WASHINGTON – It’s not just your imagination. America’s weather went wild this year.
It began with a record downpour in the Nevada desert and record warmth in Alaska, and it’s ending with floods in California and wildfires in Texas and Oklahoma that have killed four people and consumed 37,795 acres.
Along the way, at least 214 climate records were smashed or tied, thanks to a slew of hurricanes, 21 straight days of 100-degree-plus temperatures in Fresno, Calif., and wildfires that have burned 8.64 million acres, nearly a quarter-million more than the previous record, set in 2000.
Extremes were everywhere. Above-normal heat covered twice as much land as usual. Excessive rain and/or snow blanketed three times as much land as normal. Average daily low temperatures were warmer than normal across four times as much U.S. territory as in average years.
It was the third-worst year in history for U.S. extreme-weather events, according to the National Climatic Data Center. For 2005’s first 11 months, the nation had an extreme-climate index figure of 35, behind only 1998’s 42 and 1934’s 37. The average annual score is 20.
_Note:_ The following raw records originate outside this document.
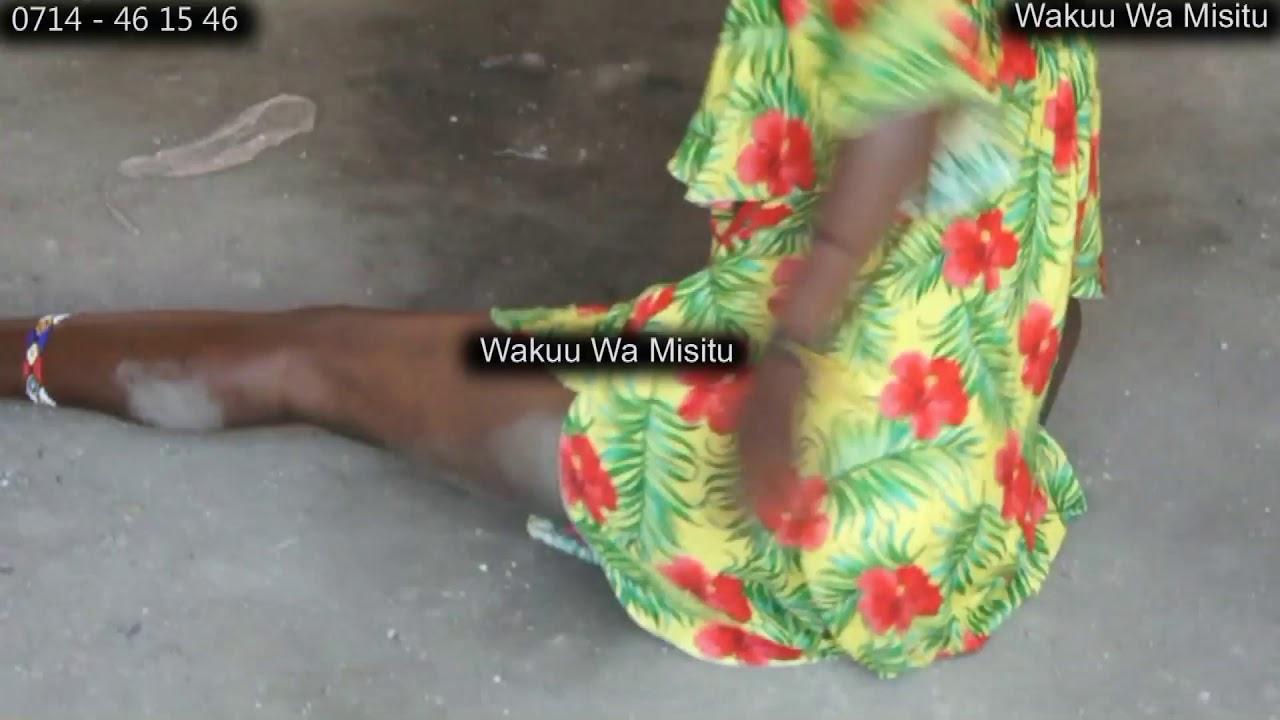 Download BAIKOKO / TALUMBETA / KANGA MOKO / MAPOUKA DANCE / KIGODORO / MSAMBWANDA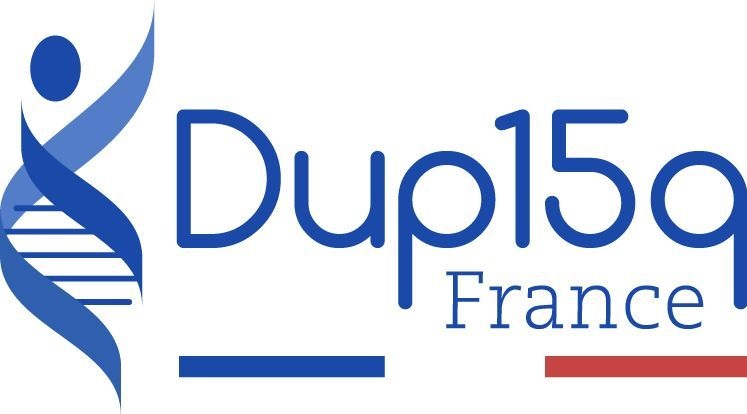 Dup15q-France-Logo-blue-flag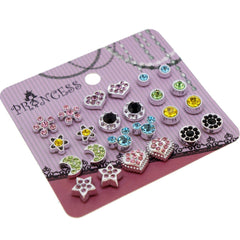 Color Crystal Magnetic Clip On Stud Earrings Fashion Jewelry for Kids Teen Girls Womens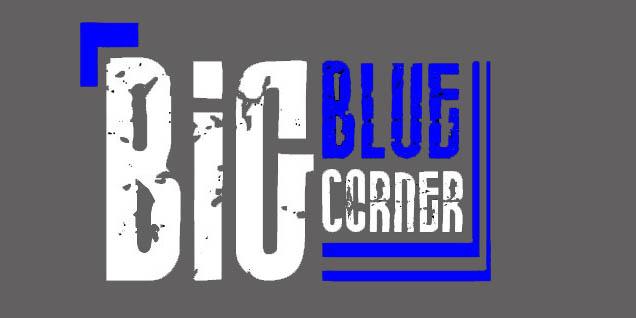 Big Blue Corner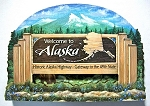 Alaska State Welcome Sign Artwood Fridge Magnet Design 14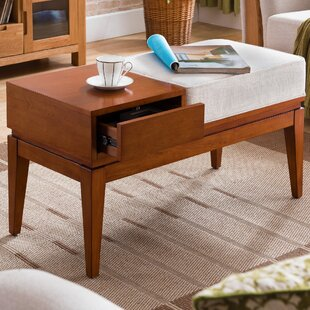 Crandell 1 Drawer Coffee Table with Storage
One form of extreme weather fell short, however: tornadoes. In 2005, there were only half as many killer U.S. tornadoes as recent norms.
The relentless Atlantic hurricane season especially marked 2005 as wild – and tragic.
Many of the remaining extremes came from Alaska, which had 53 percent of the wildfire acreage burned and set temperature, rain and snow records almost weekly. That’s because Alaska is getting hotter from global warming and its permafrost is melting, said Jay Lawrimore, the chief of the National Climatic Data Center’s climate-monitoring branch.
It’s less clear whether what’s happening nationally can be blamed on global warming or results from mere chance. Scientists are researching the question on supercomputers.